▸ Tasks to perform
1. In the text about the lawsuit against OpenAI, how many pages long is the lawsuit?
2. Write the next part of the article on the lawsuit against OpenAI, picking up after its last sentence.

▸ Extracted text

==================================================

OpenAI, the artificial intelligence firm behind ChatGPT, went from a non-profit research lab to a company that is unlawfully stealing millions of users' private information to train its tools, according to a new lawsuit that calls on the organization to compensate those users.
OpenAI developed its AI products, including chatbot ChatGPT, image generator Dall-E and others using "stolen private information, including personally identifiable information" from hundreds of millions of internet users, the 157-page lawsuit, filed in the Northern district of California Wednesday, alleges.
The lawsuit, filed by a group of individuals identified only by their initials, professions or the ways in which they've engaged with OpenAI's tools, goes so far as to accuse OpenAI of posing a "potentially catastrophic risk to humanity."
While artificial intelligence can be used for good, the suit claims OpenAI chose "to pursue profit at the expense of privacy, security, and ethics" and "doubled down on a strategy to secretly harvest massive amounts of personal data from the internet, including private information and private conversations, medical data, information about children — essentially every piece of data exchanged on the internet it could take-without notice to the owners or users of such data, much less with anyone's permission."

==================================================

▸ Stored data

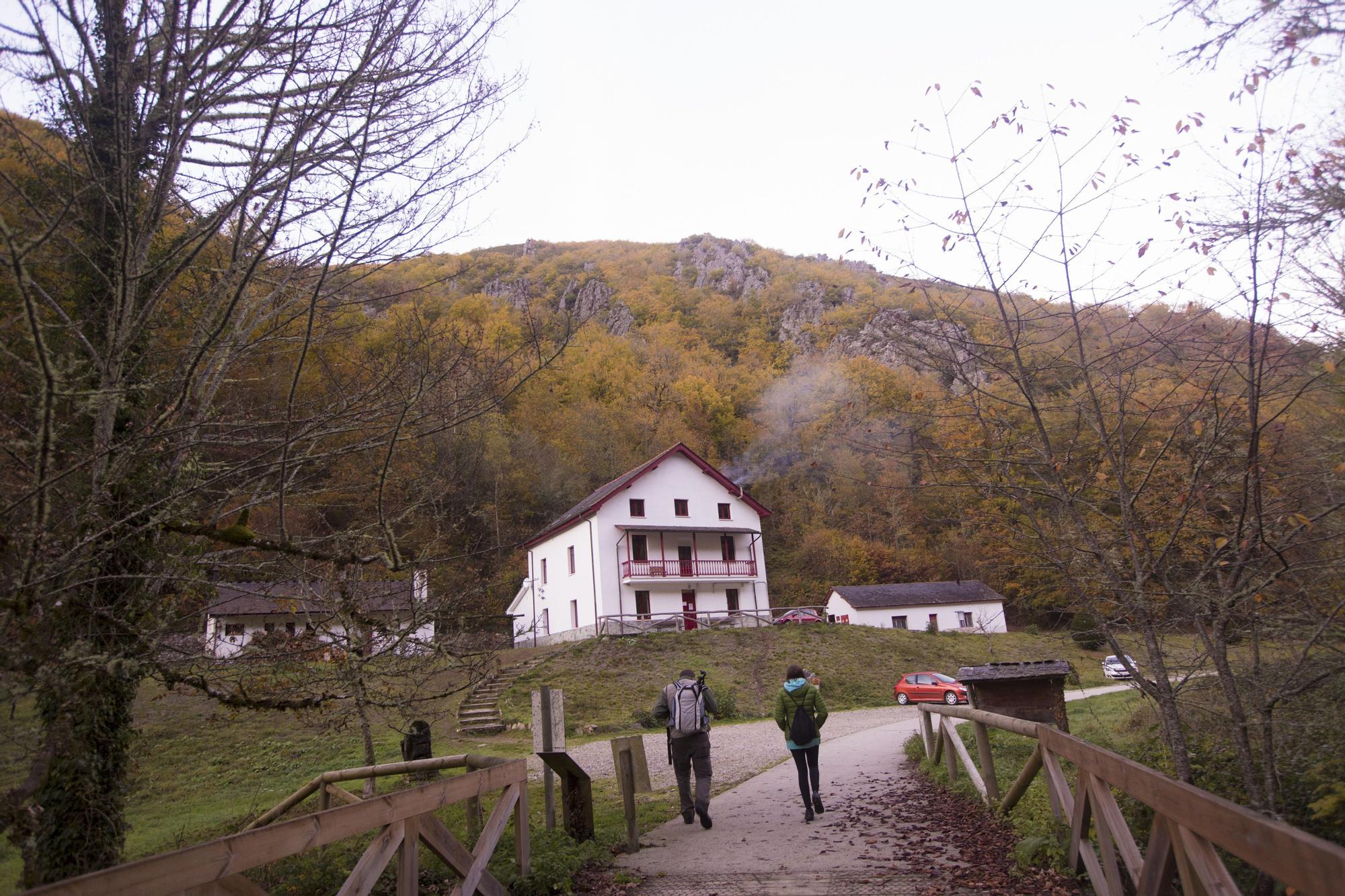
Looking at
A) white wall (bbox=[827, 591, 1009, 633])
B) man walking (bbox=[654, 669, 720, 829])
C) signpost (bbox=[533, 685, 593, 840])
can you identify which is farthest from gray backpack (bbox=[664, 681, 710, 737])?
white wall (bbox=[827, 591, 1009, 633])

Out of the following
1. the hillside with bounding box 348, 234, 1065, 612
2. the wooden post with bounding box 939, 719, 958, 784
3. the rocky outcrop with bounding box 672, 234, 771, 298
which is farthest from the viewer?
the rocky outcrop with bounding box 672, 234, 771, 298

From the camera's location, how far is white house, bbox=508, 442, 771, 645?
1425 inches

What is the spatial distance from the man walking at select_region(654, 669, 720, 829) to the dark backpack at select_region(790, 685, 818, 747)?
0.78m

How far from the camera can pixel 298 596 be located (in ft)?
28.2

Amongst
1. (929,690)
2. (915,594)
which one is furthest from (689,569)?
(929,690)

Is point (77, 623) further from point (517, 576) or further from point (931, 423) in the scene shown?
point (517, 576)

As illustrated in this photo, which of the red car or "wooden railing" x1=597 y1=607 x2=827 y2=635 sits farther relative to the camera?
"wooden railing" x1=597 y1=607 x2=827 y2=635

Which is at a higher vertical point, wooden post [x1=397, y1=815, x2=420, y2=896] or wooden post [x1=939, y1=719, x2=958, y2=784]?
wooden post [x1=397, y1=815, x2=420, y2=896]

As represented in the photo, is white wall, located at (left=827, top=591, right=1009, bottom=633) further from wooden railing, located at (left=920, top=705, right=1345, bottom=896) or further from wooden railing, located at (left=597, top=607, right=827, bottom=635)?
wooden railing, located at (left=920, top=705, right=1345, bottom=896)

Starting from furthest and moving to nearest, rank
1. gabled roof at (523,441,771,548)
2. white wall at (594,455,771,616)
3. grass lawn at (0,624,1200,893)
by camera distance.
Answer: gabled roof at (523,441,771,548)
white wall at (594,455,771,616)
grass lawn at (0,624,1200,893)

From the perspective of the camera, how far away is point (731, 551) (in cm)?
4091

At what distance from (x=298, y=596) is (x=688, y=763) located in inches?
171

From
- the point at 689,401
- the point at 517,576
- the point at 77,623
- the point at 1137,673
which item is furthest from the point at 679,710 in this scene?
the point at 689,401

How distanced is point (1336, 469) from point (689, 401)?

==================================================

▸ Answers to the tasks
1. The lawsuit is 157 pages long.

2.
"Without this unprecedented theft of private and copyrighted information belonging to real people, communicated to unique communities, for specific purposes, targeting specific audiences, [OpenAI's] Products would not be the multi-billion-dollar business they are today," the suit claims.
The information OpenAI's accused of stealing includes all inputs into its AI tools,; users' account information, including their names, contact details and login credentials; their payment information; data pulled from users' browsers, including their physical locations; their chat and search data; key stroke data and more.
Microsoft, an OpenAI partner also named in the suit, declined to comment. OpenAI did not immediately respond to CBS MoneyWatch's request for comment.
Without having stolen reams of personal and copyrighted data and information, OpenAI's products "would not be the multi-billion-dollar business they are today," the lawsuit states.
The suit claims OpenAI rushed its products to market without implementing safeguards to mitigate potential harm the tools could have on humans. Now, those tools pose risks to humanity and could even "eliminate the human species as a threat to its goals."
What's more, the defendants now have enough information to "create our digital clones, including the ability to replicate our voice and likeness," the lawsuit alleges.
In short, the tools have have become too powerful, given that they could even "encourage our own professional obsolescence."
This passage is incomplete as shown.